An English word name from Latin aeternitas, meaning "endlessness" or "forever."
Eternity is one of the most philosophically ambitious word names in the English-language naming tradition, arriving as a given name on the coat-tails of the Puritan virtue-name movement that produced Hope, Grace, Faith, and Patience, while pushing the concept into genuinely metaphysical territory. The word itself descends from the Latin aeternitas, formed from aeternus (everlasting), which in turn derives from aevum, meaning "age" or "era" — the same root that gives us "medieval" and "longevity." Ancient philosophers from Plato to Augustine wrestled with eternity as a concept, distinguishing it from mere endless duration: eternity, properly understood, transcends time altogether.
As a name, Eternity carries the unmistakable imprint of deep parental love and spiritual aspiration — the desire to give a child a name that reaches beyond the ordinary and touches something absolute. In African American communities in particular, the name found meaningful adoption in the 1990s and 2000s as part of a broader embrace of names that communicate significance, destiny, and the weight of a soul. The perfume Eternity by Calvin Klein, launched in 1988, also kept the word in popular cultural circulation, associating it with romantic permanence and idealized love.

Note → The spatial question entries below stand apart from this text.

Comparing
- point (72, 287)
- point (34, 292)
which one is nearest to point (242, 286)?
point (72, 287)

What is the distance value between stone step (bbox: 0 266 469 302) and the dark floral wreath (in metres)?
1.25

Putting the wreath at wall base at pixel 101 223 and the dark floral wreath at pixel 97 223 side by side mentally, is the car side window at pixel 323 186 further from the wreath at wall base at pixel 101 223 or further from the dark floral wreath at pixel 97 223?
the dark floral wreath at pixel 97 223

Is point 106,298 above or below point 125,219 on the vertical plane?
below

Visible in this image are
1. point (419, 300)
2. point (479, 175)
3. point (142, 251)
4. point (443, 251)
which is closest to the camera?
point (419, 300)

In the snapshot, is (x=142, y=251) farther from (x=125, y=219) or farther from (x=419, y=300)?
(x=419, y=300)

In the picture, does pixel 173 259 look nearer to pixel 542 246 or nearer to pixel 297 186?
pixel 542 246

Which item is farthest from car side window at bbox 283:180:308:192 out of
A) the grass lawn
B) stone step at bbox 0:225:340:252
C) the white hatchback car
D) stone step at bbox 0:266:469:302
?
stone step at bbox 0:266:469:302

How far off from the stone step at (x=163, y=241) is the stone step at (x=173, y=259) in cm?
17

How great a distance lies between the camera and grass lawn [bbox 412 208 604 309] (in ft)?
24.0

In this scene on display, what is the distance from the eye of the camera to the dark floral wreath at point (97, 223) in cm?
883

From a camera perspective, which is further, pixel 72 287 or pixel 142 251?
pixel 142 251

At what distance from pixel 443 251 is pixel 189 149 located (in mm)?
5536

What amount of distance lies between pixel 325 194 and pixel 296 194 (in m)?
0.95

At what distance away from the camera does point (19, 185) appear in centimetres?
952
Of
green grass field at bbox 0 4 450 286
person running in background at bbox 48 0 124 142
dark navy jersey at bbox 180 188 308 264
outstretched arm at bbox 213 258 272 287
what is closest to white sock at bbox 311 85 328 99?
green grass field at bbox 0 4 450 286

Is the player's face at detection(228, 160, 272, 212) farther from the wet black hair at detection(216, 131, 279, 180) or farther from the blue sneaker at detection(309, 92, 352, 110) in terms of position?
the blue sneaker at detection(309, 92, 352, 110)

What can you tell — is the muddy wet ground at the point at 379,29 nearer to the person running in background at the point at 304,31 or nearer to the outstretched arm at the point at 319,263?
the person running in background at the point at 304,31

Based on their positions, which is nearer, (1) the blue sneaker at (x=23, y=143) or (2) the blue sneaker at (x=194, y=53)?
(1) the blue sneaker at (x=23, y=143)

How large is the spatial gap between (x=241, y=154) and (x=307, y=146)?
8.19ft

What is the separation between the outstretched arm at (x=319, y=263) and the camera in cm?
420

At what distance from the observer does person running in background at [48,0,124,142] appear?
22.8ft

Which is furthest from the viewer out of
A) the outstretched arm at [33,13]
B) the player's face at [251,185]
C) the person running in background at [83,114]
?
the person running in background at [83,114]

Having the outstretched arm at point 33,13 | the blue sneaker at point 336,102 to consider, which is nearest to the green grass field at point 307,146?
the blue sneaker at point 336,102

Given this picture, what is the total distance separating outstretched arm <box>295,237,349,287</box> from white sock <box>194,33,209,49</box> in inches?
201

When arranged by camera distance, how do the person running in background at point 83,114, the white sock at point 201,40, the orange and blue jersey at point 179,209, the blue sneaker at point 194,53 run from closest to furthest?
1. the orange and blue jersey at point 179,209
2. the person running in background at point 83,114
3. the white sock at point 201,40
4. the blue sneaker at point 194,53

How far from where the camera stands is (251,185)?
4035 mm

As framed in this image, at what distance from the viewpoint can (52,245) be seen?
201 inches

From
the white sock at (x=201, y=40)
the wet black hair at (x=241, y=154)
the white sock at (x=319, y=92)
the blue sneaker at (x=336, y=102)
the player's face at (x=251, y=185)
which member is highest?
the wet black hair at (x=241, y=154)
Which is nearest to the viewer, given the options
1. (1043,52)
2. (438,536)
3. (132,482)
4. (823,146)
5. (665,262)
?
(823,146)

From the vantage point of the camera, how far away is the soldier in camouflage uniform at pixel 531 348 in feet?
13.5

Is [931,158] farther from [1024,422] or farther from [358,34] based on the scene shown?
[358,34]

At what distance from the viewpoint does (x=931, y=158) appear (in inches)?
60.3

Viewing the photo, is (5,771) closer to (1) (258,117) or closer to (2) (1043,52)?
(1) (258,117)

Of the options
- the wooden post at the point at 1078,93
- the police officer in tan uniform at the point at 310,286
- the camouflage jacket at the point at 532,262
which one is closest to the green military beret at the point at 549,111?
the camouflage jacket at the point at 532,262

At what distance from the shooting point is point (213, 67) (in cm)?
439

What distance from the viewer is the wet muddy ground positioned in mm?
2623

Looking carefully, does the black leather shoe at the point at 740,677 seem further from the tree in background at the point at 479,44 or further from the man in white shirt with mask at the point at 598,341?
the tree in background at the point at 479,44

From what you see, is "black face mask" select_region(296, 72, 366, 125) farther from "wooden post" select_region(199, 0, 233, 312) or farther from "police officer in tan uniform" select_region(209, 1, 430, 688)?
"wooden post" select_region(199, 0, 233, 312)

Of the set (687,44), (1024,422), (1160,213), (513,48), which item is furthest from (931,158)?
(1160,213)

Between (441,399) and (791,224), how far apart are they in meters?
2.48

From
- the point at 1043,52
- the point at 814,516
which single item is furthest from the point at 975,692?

Literary and philosophical associations abound: William Blake wrote of seeing "eternity in a grain of sand," and countless poets have invoked the concept as the ultimate measure against which human love is tested. For a child named Eternity, the name becomes a quiet dare — to live up to something vast, to carry a reminder that what we do here echoes forward. It is a name of extraordinary ambition and, worn well, extraordinary grace.